Ahead of Lok Sabha Polls, EC Answers Longstanding Query on How EVMs Get Signals 

In 2021 former IAS officer Kannan Gopinathan raised serious questions over the ECI’s claim that EVMs are stand-alone machines which are neither accessible remotely from any network nor can be connected to any external devices

New Delhi: The Election Commission of India has updated on January 30, the list of frequently asked questions (FAQ) on its website, in which it has addressed how signals are received and sent between the EVM (electronic voting machines) and VVPAT (voter verified paper audit trails).

The FAQs come as opposition parties have raised questions about the role of EVMs in the run up to the Lok Sabha elections.

Question 86 of the FAQs answers how signal or command flow between various units of EVM i.e. between ballot unit (BU), control unit (CU) and VVVPAT. It also answers if the VVPAT which is kept along with BU inside the voting compartment of the voter receives any signal or command from BU and vice-versa.

The ECI has stated in its answer that in M3 EVMs (the current model that is being used), the CU acts as the Master “irrespective of the position in which it is placed or connected.”

“BU and VVPAT act as Slave units in the connected network, which receive commands from CU to act as per the application programme. BU and VVPAT do not communicate with each other. It is the CU that communicates with both the BU and VVPAT. When a voter presses a candidate button on BU, the BU sends the button number to CU and in turn, the CU communicates to VVPAT to print the slip of the corresponding button number. Only after printing and cutting of the printed VVPAT slip, the CU registers the vote,” it says.

The website shows a diagram to explain the signal flow details in the M3 model EV-VVPAT.

It states that in the M3 model,”Master-Slave bus architecture is used.”

Under this model the VVPAT can be connected anywhere in the EVM M3 bus. The Control Unit (CU) implements communication, command processing, handling of key operations and handling of all the commands/responses to/from BU and VVPAT. 

“Communication on the bus is initiated by the “Master” (CU) with a “Command” to a “Slave” (BU & VVPAT). The ‘Slave’ which is constantly monitoring the bus for “Commands” will recognise only the ‘Commands’ addressed to it and will respond by performing an action and by returning a ‘Response’. Only the Master can initiate a command. CU is always the Master in the ECI M3 EVM system setup,” it states.

In a series of tweets in 2021, former IAS officer Kannan Gopinathan raised serious questions over the ECI’s claim that EVMs are stand-alone machines which are neither accessible remotely from any network nor can be connected to any external devices. With the introduction of VVPAT, these claims do not hold as these machines are apparently connected to laptops or symbol loading units (SLUs).
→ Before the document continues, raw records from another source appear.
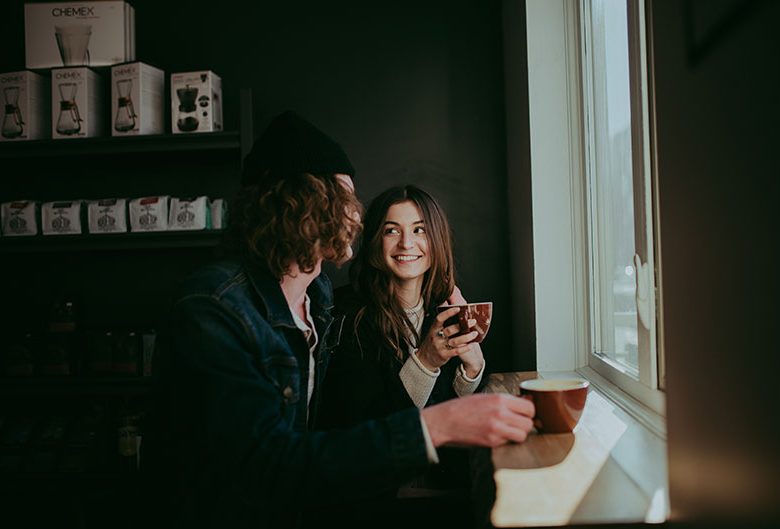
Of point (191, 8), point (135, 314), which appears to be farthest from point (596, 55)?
point (135, 314)

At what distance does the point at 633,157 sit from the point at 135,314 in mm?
2138

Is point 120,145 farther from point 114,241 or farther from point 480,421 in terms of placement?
point 480,421

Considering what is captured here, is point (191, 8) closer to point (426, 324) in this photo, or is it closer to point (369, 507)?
point (426, 324)

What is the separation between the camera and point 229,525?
115 cm

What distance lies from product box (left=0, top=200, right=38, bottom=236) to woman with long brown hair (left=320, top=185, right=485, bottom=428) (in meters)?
1.27

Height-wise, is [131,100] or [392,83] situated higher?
[392,83]

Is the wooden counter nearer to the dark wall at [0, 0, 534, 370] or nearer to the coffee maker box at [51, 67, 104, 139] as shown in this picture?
the dark wall at [0, 0, 534, 370]

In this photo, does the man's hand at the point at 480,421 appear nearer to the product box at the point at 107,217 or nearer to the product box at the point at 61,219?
the product box at the point at 107,217

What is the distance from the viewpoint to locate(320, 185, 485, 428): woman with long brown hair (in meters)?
1.64

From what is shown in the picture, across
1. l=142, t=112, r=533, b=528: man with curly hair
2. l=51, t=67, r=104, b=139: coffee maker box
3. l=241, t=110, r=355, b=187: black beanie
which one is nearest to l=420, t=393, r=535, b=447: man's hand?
l=142, t=112, r=533, b=528: man with curly hair

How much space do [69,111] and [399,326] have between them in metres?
1.56

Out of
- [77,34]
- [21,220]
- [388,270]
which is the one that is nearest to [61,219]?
[21,220]

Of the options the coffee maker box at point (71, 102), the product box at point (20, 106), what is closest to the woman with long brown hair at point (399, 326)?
the coffee maker box at point (71, 102)

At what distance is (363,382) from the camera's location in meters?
1.68
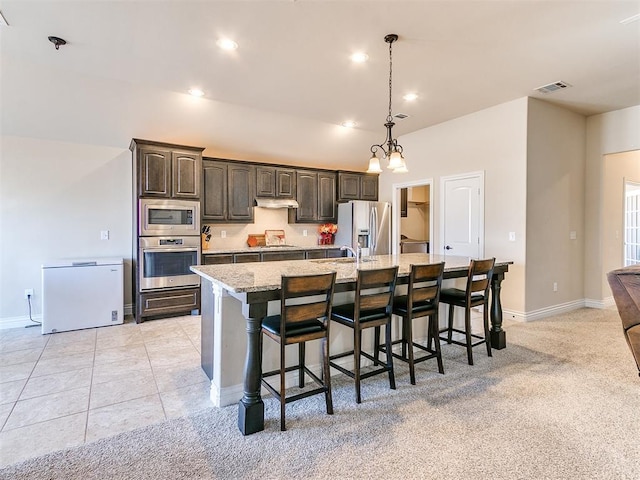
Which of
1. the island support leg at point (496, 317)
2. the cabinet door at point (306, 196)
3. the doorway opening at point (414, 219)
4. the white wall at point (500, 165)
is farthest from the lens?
the doorway opening at point (414, 219)

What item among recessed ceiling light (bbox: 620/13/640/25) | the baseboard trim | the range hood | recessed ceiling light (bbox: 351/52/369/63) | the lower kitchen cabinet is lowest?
the baseboard trim

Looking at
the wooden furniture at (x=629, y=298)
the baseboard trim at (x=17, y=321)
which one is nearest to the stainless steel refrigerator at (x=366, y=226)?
the wooden furniture at (x=629, y=298)

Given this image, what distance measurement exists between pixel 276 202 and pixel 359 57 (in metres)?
2.99

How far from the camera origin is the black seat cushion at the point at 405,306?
2805 millimetres

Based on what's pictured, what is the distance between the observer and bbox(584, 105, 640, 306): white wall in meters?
5.08

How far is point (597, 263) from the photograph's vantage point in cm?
529

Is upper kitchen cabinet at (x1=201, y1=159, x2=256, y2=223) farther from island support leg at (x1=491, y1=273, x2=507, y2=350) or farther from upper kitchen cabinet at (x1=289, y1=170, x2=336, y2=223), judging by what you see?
island support leg at (x1=491, y1=273, x2=507, y2=350)

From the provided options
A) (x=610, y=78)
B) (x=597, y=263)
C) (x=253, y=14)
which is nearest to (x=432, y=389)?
(x=253, y=14)

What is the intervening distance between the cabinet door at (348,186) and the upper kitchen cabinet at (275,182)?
100 centimetres

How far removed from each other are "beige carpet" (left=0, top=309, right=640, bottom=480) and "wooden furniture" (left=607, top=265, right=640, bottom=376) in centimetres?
48

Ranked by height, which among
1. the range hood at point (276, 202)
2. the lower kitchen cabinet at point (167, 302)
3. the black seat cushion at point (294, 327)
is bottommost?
the lower kitchen cabinet at point (167, 302)

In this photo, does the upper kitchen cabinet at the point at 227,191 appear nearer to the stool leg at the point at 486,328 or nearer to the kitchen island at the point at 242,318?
the kitchen island at the point at 242,318

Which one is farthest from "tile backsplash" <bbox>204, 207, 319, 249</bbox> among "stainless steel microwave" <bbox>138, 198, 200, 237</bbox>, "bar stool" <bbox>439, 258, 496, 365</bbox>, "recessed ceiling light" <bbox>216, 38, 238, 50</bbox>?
"bar stool" <bbox>439, 258, 496, 365</bbox>

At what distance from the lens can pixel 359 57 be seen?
330cm
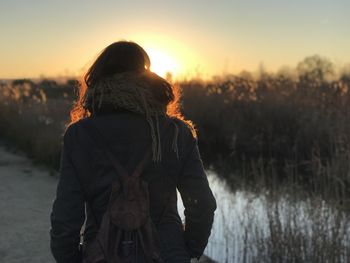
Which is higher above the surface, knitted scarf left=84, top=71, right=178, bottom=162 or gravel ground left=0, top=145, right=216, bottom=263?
knitted scarf left=84, top=71, right=178, bottom=162

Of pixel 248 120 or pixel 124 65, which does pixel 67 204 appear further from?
pixel 248 120

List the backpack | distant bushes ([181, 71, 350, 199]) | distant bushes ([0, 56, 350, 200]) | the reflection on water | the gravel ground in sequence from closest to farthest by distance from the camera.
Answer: the backpack, the reflection on water, the gravel ground, distant bushes ([181, 71, 350, 199]), distant bushes ([0, 56, 350, 200])

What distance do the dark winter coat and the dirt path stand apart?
10.0 ft

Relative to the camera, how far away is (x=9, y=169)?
1032 cm

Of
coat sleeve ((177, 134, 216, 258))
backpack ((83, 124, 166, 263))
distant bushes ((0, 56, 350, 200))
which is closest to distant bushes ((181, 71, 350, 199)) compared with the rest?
distant bushes ((0, 56, 350, 200))

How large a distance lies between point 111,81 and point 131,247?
667 mm

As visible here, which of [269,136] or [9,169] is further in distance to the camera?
[269,136]

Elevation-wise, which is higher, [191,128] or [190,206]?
[191,128]

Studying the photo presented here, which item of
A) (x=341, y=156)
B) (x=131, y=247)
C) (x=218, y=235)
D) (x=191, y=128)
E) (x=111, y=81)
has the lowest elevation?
(x=218, y=235)

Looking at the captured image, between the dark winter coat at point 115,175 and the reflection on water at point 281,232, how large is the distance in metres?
2.92

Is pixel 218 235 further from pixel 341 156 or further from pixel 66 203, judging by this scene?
pixel 66 203

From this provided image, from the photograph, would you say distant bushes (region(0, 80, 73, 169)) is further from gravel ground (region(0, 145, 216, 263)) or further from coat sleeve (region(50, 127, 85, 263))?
coat sleeve (region(50, 127, 85, 263))

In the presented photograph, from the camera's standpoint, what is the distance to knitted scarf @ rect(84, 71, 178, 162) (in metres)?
2.12

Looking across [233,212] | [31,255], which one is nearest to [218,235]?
[233,212]
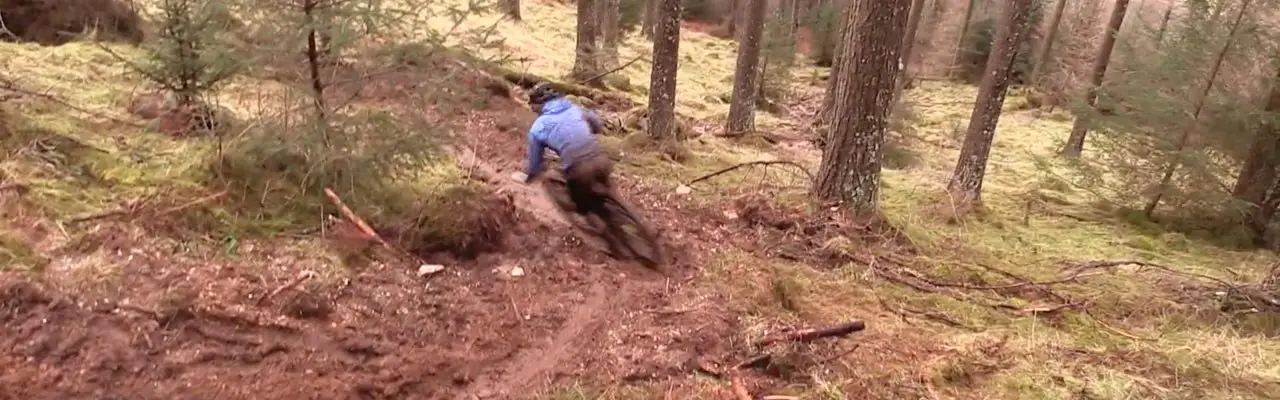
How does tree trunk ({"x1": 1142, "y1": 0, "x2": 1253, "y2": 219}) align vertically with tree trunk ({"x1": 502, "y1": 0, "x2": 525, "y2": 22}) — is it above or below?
above

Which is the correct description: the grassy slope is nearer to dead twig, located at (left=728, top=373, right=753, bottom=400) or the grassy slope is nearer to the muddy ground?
dead twig, located at (left=728, top=373, right=753, bottom=400)

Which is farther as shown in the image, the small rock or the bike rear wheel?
the bike rear wheel

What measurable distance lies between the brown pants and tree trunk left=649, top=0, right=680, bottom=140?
16.5ft

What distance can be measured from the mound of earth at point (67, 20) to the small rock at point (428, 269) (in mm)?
5680

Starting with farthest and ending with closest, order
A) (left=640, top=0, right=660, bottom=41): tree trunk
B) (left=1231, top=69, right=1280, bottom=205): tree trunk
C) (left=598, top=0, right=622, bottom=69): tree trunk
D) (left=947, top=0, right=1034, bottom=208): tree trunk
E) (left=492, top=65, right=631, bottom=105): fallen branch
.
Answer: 1. (left=640, top=0, right=660, bottom=41): tree trunk
2. (left=598, top=0, right=622, bottom=69): tree trunk
3. (left=492, top=65, right=631, bottom=105): fallen branch
4. (left=1231, top=69, right=1280, bottom=205): tree trunk
5. (left=947, top=0, right=1034, bottom=208): tree trunk

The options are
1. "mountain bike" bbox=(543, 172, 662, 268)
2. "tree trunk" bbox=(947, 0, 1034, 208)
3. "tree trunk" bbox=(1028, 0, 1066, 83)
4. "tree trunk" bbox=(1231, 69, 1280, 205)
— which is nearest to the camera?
"mountain bike" bbox=(543, 172, 662, 268)

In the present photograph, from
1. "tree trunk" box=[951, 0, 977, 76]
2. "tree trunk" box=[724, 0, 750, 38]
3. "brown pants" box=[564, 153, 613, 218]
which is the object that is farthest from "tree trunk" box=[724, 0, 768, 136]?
"tree trunk" box=[724, 0, 750, 38]

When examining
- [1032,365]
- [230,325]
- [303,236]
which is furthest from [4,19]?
[1032,365]

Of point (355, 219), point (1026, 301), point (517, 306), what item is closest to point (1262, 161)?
point (1026, 301)

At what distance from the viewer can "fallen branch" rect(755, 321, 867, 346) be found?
17.8 ft

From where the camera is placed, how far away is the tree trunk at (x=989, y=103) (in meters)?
10.6

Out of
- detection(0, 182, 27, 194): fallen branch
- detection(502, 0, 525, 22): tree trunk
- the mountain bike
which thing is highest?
detection(0, 182, 27, 194): fallen branch

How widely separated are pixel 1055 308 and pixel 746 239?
2.95 metres

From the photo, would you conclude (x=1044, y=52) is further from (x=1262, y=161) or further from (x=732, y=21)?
(x=1262, y=161)
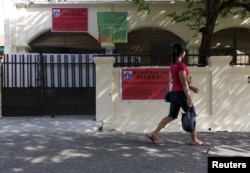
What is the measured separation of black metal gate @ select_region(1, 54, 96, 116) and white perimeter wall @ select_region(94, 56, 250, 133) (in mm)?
1665

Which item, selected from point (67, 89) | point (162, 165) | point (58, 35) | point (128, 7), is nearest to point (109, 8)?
point (128, 7)

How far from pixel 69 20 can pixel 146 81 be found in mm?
7391

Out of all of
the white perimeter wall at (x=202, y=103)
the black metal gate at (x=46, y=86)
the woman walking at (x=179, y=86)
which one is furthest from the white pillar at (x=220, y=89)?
the black metal gate at (x=46, y=86)

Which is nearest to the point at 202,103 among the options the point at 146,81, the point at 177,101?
the point at 146,81

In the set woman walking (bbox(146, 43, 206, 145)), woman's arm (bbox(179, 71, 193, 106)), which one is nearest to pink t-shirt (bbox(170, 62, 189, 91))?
woman walking (bbox(146, 43, 206, 145))

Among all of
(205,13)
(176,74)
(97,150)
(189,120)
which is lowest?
(97,150)

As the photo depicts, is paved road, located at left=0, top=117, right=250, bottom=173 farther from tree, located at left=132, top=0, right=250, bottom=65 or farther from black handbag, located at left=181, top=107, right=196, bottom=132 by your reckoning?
tree, located at left=132, top=0, right=250, bottom=65

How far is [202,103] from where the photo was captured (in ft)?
29.5

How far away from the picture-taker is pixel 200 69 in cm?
893

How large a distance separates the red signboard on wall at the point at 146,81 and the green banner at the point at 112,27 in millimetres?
6239

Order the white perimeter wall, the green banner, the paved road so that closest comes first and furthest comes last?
the paved road
the white perimeter wall
the green banner

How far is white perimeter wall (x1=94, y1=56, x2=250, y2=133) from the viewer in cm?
887

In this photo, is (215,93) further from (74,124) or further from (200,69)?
(74,124)

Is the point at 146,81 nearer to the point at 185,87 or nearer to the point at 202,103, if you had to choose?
the point at 202,103
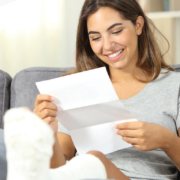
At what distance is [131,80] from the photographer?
4.01 ft

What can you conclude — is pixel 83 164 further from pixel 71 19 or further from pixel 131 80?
pixel 71 19

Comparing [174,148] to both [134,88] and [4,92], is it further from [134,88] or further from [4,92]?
[4,92]

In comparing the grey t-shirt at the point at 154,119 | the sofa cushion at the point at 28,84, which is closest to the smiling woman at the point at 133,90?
the grey t-shirt at the point at 154,119

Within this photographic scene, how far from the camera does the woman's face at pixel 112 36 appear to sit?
110 cm

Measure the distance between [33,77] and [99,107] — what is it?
0.60 metres

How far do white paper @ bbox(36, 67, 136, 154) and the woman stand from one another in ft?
0.10

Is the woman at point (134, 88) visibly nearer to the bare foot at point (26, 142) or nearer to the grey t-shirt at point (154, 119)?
the grey t-shirt at point (154, 119)

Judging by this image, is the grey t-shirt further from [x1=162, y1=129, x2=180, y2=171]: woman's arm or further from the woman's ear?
the woman's ear

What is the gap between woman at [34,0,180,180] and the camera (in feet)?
2.88

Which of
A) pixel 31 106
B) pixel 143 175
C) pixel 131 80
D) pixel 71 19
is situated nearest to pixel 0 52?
pixel 71 19

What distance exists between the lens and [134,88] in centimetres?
118

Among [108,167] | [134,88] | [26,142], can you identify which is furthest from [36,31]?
[26,142]

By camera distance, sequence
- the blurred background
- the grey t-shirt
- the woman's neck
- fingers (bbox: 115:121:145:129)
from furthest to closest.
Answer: the blurred background, the woman's neck, the grey t-shirt, fingers (bbox: 115:121:145:129)

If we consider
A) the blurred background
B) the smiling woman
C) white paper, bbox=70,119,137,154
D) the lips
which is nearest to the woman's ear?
the smiling woman
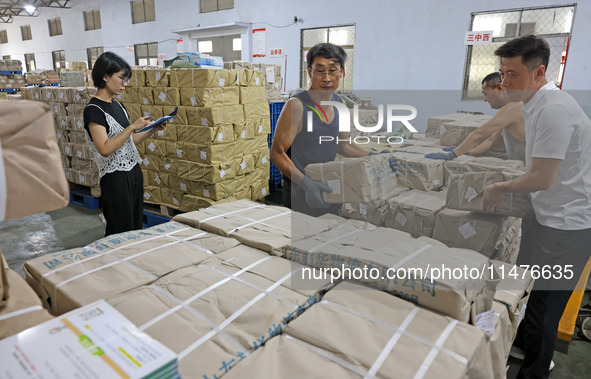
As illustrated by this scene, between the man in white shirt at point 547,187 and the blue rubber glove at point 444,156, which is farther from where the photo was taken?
the blue rubber glove at point 444,156

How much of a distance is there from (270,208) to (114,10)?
16.2 m

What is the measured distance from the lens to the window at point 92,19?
16.0 metres

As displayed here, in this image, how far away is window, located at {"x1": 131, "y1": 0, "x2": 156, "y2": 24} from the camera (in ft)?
44.9

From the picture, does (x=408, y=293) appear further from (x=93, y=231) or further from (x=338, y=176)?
(x=93, y=231)

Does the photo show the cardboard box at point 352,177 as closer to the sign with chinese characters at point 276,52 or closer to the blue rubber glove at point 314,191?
the blue rubber glove at point 314,191

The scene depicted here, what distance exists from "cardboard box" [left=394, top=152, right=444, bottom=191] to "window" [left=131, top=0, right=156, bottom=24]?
13808 millimetres

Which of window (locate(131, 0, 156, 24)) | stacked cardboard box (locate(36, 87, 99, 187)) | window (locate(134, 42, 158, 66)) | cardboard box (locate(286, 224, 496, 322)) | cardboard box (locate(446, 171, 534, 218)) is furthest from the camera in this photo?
window (locate(134, 42, 158, 66))

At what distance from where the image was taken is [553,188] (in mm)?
1865

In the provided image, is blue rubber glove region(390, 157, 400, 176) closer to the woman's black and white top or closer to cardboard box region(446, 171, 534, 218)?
cardboard box region(446, 171, 534, 218)

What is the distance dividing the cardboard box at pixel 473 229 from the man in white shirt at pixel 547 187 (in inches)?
3.6

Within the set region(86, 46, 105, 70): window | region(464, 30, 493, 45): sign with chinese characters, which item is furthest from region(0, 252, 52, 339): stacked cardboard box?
region(86, 46, 105, 70): window

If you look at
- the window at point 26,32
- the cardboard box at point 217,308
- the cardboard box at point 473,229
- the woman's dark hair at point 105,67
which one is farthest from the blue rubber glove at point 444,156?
the window at point 26,32

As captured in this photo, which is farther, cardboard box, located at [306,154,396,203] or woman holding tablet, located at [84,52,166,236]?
woman holding tablet, located at [84,52,166,236]

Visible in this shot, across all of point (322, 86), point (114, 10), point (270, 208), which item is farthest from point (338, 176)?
point (114, 10)
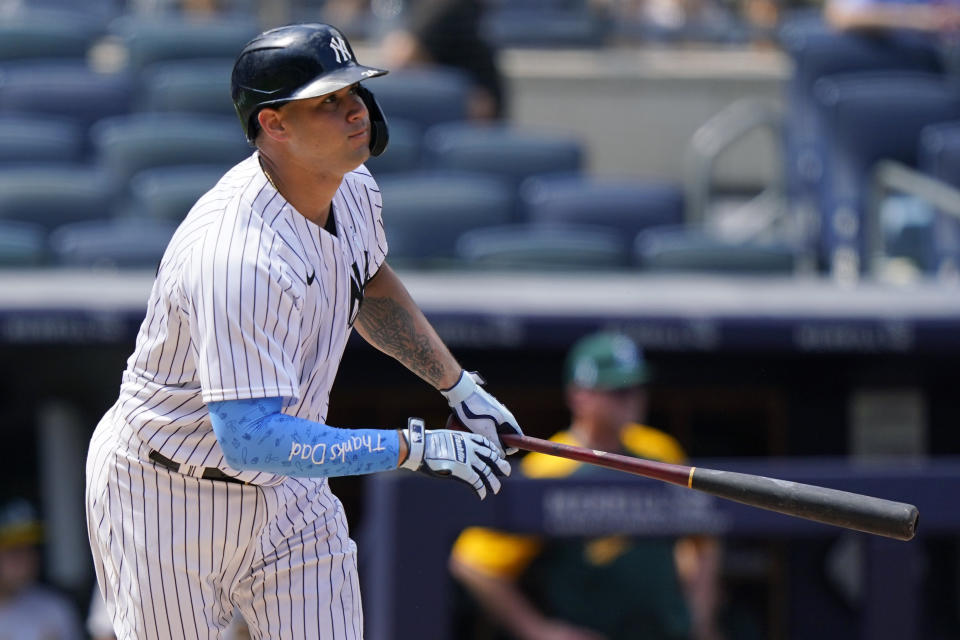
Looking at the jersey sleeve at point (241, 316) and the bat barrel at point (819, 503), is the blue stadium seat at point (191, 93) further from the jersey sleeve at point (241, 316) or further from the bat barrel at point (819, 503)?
the bat barrel at point (819, 503)

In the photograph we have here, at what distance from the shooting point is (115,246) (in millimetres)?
4863

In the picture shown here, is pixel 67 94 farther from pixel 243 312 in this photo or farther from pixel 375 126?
pixel 243 312

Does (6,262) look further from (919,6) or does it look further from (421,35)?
(919,6)

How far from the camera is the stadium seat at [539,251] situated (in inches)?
199

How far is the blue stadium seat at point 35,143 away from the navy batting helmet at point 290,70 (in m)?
3.81

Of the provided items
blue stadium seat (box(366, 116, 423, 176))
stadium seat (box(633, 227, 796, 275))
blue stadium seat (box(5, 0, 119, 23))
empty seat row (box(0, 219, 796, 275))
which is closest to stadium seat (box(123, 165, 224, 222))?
empty seat row (box(0, 219, 796, 275))

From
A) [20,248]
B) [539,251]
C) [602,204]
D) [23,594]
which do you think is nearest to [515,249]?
[539,251]

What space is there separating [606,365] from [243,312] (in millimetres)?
2093

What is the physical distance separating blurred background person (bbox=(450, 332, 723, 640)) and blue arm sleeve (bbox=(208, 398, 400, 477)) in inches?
78.0

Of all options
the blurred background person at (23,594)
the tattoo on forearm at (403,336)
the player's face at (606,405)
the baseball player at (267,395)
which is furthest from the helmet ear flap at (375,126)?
the blurred background person at (23,594)

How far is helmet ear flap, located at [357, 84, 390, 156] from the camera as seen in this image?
2213 millimetres

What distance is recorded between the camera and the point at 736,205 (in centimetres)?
731

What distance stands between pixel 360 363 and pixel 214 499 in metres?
2.53

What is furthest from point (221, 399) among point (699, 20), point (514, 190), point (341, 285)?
point (699, 20)
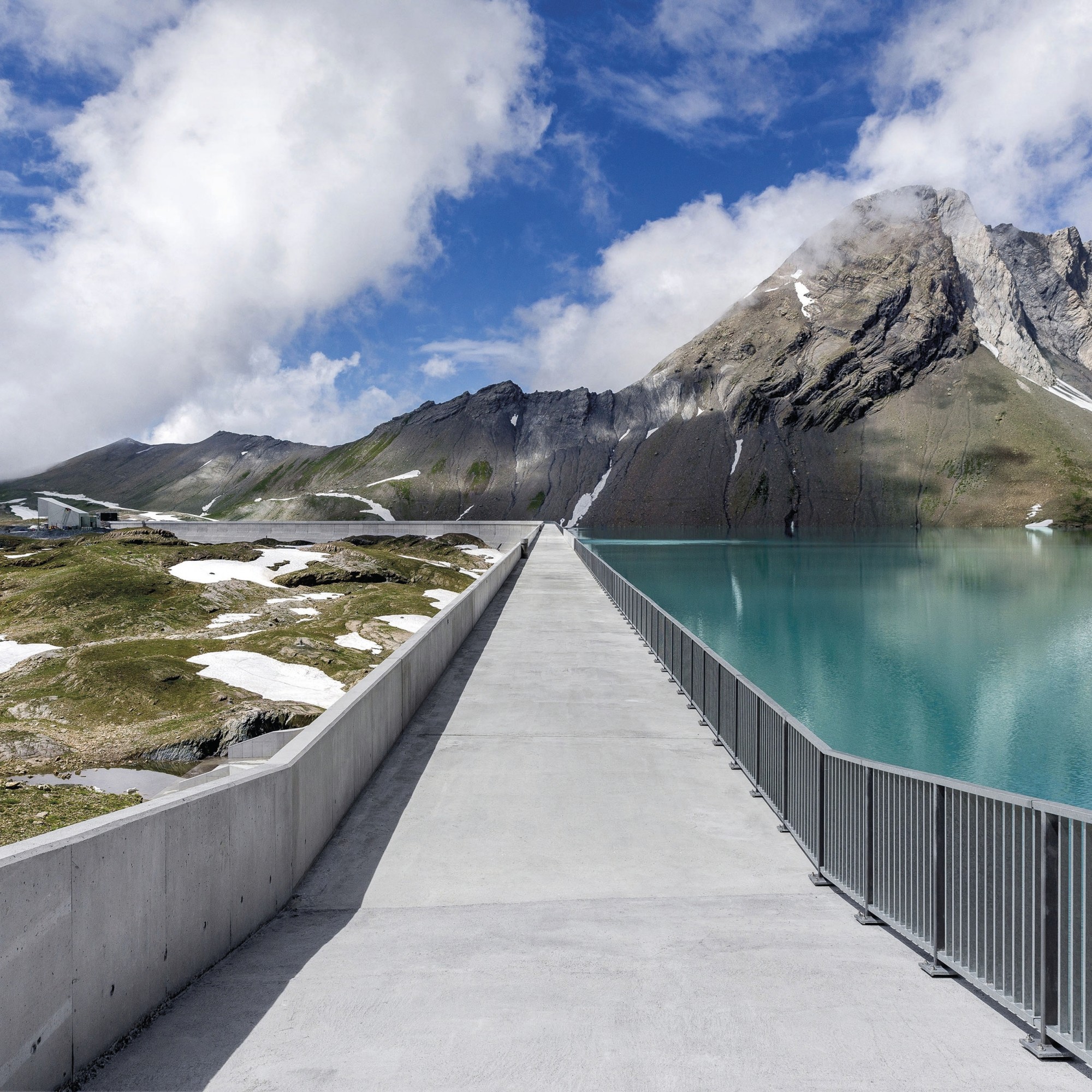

VVPATs were inducted into the electoral process in 2013 to provide an additional layer of scrutiny against possible EVM manipulation. They allow physical tallying of votes. 

Gopinathan said that with the addition of the VVPAT mechanism, the voting process became “vulnerable and suspicious” instead of being strengthened.

He said that EVMs are not stand-alone machines as they are connected to laptops of SLUs and it is not single programmable as they are showing names and symbols of candidates. “How do you store it? You need a programmable memory. It is not a stand alone machine and it has a programmable memory,” he said.

“It has every aspect of a full fledged computer apart from a screen,” he said in an interview to The Logical Indian.

Gopinathan, who was the returning officer for Dadra and Nagar Haveli in the 2019 Lok Sabha elections subsequently stepped down as an IAS officer over the reading down of Article 370 in Jammu and Kashmir the following year.

Speaking to The Telegraph, Gopinathan said that while he has not examined the poll panel’s FAQ, the current process does not fulfil the demands of a fair election.

“A fair election is one where the voter has agency to verify the vote, and the candidate can verify counting. The current process fulfills neither. Verification would mean the ability to accept or reject what is registered on the VVPAT slip that one sees,” he said to the outlet.

“The Conduct of Election Rules say that in case of a mismatch between the CU and VVPAT vote tallies (five are tallied in every Assembly segment), the latter is to be counted for that machine. Thus, the EC itself considers the VVPAT more reliable than the CU. Then why does it rely on the CU count for the overall result?”